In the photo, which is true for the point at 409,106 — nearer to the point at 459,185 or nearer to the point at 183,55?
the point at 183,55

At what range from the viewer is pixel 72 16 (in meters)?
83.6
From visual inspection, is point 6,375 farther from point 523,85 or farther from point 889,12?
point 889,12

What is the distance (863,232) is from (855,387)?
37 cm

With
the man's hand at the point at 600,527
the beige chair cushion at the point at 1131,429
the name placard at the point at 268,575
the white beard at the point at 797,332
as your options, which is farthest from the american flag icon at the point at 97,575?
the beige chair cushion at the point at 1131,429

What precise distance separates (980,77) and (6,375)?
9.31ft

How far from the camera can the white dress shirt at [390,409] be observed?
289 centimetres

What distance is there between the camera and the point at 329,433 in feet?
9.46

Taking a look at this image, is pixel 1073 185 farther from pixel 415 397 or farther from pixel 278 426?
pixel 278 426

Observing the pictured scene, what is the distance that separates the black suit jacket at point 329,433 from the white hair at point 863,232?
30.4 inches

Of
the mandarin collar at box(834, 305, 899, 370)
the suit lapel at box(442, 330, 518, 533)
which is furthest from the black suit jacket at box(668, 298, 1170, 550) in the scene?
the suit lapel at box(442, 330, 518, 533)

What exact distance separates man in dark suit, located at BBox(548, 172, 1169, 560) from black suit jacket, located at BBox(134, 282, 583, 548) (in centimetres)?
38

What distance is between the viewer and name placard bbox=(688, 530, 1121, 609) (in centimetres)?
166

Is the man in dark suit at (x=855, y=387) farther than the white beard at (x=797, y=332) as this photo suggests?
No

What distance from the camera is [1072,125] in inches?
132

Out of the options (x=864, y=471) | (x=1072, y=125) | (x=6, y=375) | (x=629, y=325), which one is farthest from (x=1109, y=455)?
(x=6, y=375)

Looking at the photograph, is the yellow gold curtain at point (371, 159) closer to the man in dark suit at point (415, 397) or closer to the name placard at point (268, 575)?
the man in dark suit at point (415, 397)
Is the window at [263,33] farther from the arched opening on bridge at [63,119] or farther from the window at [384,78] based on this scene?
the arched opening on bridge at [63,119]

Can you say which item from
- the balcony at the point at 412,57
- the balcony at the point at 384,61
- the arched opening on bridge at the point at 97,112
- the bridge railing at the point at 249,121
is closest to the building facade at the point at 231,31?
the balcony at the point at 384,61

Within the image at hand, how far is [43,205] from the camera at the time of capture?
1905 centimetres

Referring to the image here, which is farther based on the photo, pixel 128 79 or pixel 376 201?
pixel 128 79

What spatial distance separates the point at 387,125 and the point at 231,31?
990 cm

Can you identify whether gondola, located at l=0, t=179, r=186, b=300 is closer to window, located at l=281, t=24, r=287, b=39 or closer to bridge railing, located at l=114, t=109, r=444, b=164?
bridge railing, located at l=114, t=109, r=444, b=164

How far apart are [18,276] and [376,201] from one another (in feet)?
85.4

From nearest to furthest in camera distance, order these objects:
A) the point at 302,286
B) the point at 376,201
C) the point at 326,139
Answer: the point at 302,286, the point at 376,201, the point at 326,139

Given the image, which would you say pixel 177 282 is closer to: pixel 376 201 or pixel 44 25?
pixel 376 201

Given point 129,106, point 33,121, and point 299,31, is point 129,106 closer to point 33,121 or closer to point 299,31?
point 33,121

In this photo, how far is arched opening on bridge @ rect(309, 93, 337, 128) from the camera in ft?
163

********

* **SHORT EXERCISE**
Copy out the material above line for line, keeping every character unchanged.

* **TASK SOLUTION**
In the photo, which is true for the point at 409,106 — nearer to the point at 459,185 or nearer to the point at 183,55?
the point at 183,55

At what range from the viewer is pixel 72 16 (in meters)?
83.6
From visual inspection, is point 6,375 farther from point 523,85 or farther from point 889,12?
point 889,12

What is the distance (863,232) is from (855,387)?
37 cm

With
the man's hand at the point at 600,527
the beige chair cushion at the point at 1131,429
the name placard at the point at 268,575
the white beard at the point at 797,332
as your options, which is farthest from the american flag icon at the point at 97,575?
the beige chair cushion at the point at 1131,429

What precise distance separates (980,77) and (6,375)?
9.31ft

How far from the camera can the white dress shirt at [390,409] be observed?
289 centimetres

What distance is there between the camera and the point at 329,433 in feet?
9.46

Taking a look at this image, is pixel 1073 185 farther from pixel 415 397 or farther from pixel 278 426?
pixel 278 426

Observing the pictured scene, what is the distance that separates the black suit jacket at point 329,433 from the white hair at point 863,232?
30.4 inches

Of
the mandarin collar at box(834, 305, 899, 370)
the suit lapel at box(442, 330, 518, 533)
which is furthest from the black suit jacket at box(668, 298, 1170, 550) in the scene?
the suit lapel at box(442, 330, 518, 533)

What exact distance separates man in dark suit, located at BBox(548, 172, 1169, 560) from black suit jacket, located at BBox(134, 282, 583, 548) (in centimetres)?
38

What distance is between the viewer and name placard bbox=(688, 530, 1121, 609) (in centimetres)?
166

Is the man in dark suit at (x=855, y=387) farther than the white beard at (x=797, y=332) as this photo suggests?
No

What distance from the camera is [1072,125] in inches?
132

Out of the options (x=864, y=471) | (x=1072, y=125) | (x=6, y=375) | (x=629, y=325), which one is farthest from (x=1109, y=455)?
(x=6, y=375)

Looking at the photograph, is the yellow gold curtain at point (371, 159) closer to the man in dark suit at point (415, 397) or closer to the name placard at point (268, 575)?
the man in dark suit at point (415, 397)
Is the window at [263,33] farther from the arched opening on bridge at [63,119] or farther from the window at [384,78] based on this scene?
the arched opening on bridge at [63,119]

Can you say which item from
- the balcony at the point at 412,57
- the balcony at the point at 384,61
- the arched opening on bridge at the point at 97,112
- the bridge railing at the point at 249,121
is closest to the building facade at the point at 231,31?
the balcony at the point at 384,61

Within the image at hand, how far is [43,205] from the camera at the time of capture?
1905 centimetres

Referring to the image here, which is farther based on the photo, pixel 128 79 or pixel 376 201?
pixel 128 79

What spatial distance separates the point at 387,125 and the point at 231,31?
990 cm

Can you identify whether gondola, located at l=0, t=179, r=186, b=300 is closer to window, located at l=281, t=24, r=287, b=39 or closer to bridge railing, located at l=114, t=109, r=444, b=164?
bridge railing, located at l=114, t=109, r=444, b=164

How far apart are [18,276] and [376,201] from one another (in feet)?
85.4

From nearest to furthest in camera distance, order these objects:
A) the point at 302,286
B) the point at 376,201
C) the point at 326,139
Answer: the point at 302,286, the point at 376,201, the point at 326,139

Given the image, which would you say pixel 177 282 is closer to: pixel 376 201 or pixel 44 25?
pixel 376 201

Given point 129,106, point 33,121, and point 299,31, is point 129,106 closer to point 33,121 or closer to point 299,31?
point 33,121

In this photo, how far is arched opening on bridge @ rect(309, 93, 337, 128) from the camera in ft?
163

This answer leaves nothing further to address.